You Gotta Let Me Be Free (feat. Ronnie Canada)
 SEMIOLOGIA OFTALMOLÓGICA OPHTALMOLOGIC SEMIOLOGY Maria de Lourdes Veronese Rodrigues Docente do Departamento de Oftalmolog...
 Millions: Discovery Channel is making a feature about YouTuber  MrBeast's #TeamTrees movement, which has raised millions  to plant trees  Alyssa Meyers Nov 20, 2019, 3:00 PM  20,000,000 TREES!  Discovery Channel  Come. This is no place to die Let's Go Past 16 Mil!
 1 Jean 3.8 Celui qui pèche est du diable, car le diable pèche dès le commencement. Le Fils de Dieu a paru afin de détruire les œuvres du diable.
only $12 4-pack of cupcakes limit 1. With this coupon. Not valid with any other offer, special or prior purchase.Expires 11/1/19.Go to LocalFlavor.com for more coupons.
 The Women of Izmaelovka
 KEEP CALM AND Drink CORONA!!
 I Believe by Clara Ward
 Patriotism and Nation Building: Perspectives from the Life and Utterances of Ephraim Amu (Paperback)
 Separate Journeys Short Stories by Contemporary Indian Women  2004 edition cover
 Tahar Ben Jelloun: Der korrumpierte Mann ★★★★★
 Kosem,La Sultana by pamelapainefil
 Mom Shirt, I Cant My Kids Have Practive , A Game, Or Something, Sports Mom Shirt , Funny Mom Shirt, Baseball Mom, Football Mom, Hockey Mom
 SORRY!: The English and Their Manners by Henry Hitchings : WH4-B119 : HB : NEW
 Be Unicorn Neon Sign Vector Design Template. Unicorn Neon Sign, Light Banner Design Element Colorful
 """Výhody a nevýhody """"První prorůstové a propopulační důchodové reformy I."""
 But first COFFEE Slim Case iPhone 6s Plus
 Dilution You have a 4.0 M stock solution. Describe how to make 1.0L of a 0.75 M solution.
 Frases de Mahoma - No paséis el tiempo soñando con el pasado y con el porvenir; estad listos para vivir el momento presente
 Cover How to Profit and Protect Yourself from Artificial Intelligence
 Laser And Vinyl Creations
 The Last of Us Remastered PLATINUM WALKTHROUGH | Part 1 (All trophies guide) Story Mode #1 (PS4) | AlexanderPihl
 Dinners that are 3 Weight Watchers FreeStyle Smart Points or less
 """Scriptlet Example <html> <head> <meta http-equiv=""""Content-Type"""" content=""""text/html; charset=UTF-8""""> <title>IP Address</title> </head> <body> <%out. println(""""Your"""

▸ WHAT TO PRODUCE
The listing above should be printed again in full, unchanged.

▸ OUTPUT FOR THIS EXERCISE
You Gotta Let Me Be Free (feat. Ronnie Canada)
 SEMIOLOGIA OFTALMOLÓGICA OPHTALMOLOGIC SEMIOLOGY Maria de Lourdes Veronese Rodrigues Docente do Departamento de Oftalmolog...
 Millions: Discovery Channel is making a feature about YouTuber  MrBeast's #TeamTrees movement, which has raised millions  to plant trees  Alyssa Meyers Nov 20, 2019, 3:00 PM  20,000,000 TREES!  Discovery Channel  Come. This is no place to die Let's Go Past 16 Mil!
 1 Jean 3.8 Celui qui pèche est du diable, car le diable pèche dès le commencement. Le Fils de Dieu a paru afin de détruire les œuvres du diable.
only $12 4-pack of cupcakes limit 1. With this coupon. Not valid with any other offer, special or prior purchase.Expires 11/1/19.Go to LocalFlavor.com for more coupons.
 The Women of Izmaelovka
 KEEP CALM AND Drink CORONA!!
 I Believe by Clara Ward
 Patriotism and Nation Building: Perspectives from the Life and Utterances of Ephraim Amu (Paperback)
 Separate Journeys Short Stories by Contemporary Indian Women  2004 edition cover
 Tahar Ben Jelloun: Der korrumpierte Mann ★★★★★
 Kosem,La Sultana by pamelapainefil
 Mom Shirt, I Cant My Kids Have Practive , A Game, Or Something, Sports Mom Shirt , Funny Mom Shirt, Baseball Mom, Football Mom, Hockey Mom
 SORRY!: The English and Their Manners by Henry Hitchings : WH4-B119 : HB : NEW
 Be Unicorn Neon Sign Vector Design Template. Unicorn Neon Sign, Light Banner Design Element Colorful
 """Výhody a nevýhody """"První prorůstové a propopulační důchodové reformy I."""
 But first COFFEE Slim Case iPhone 6s Plus
 Dilution You have a 4.0 M stock solution. Describe how to make 1.0L of a 0.75 M solution.
 Frases de Mahoma - No paséis el tiempo soñando con el pasado y con el porvenir; estad listos para vivir el momento presente
 Cover How to Profit and Protect Yourself from Artificial Intelligence
 Laser And Vinyl Creations
 The Last of Us Remastered PLATINUM WALKTHROUGH | Part 1 (All trophies guide) Story Mode #1 (PS4) | AlexanderPihl
 Dinners that are 3 Weight Watchers FreeStyle Smart Points or less
 """Scriptlet Example <html> <head> <meta http-equiv=""""Content-Type"""" content=""""text/html; charset=UTF-8""""> <title>IP Address</title> </head> <body> <%out. println(""""Your"""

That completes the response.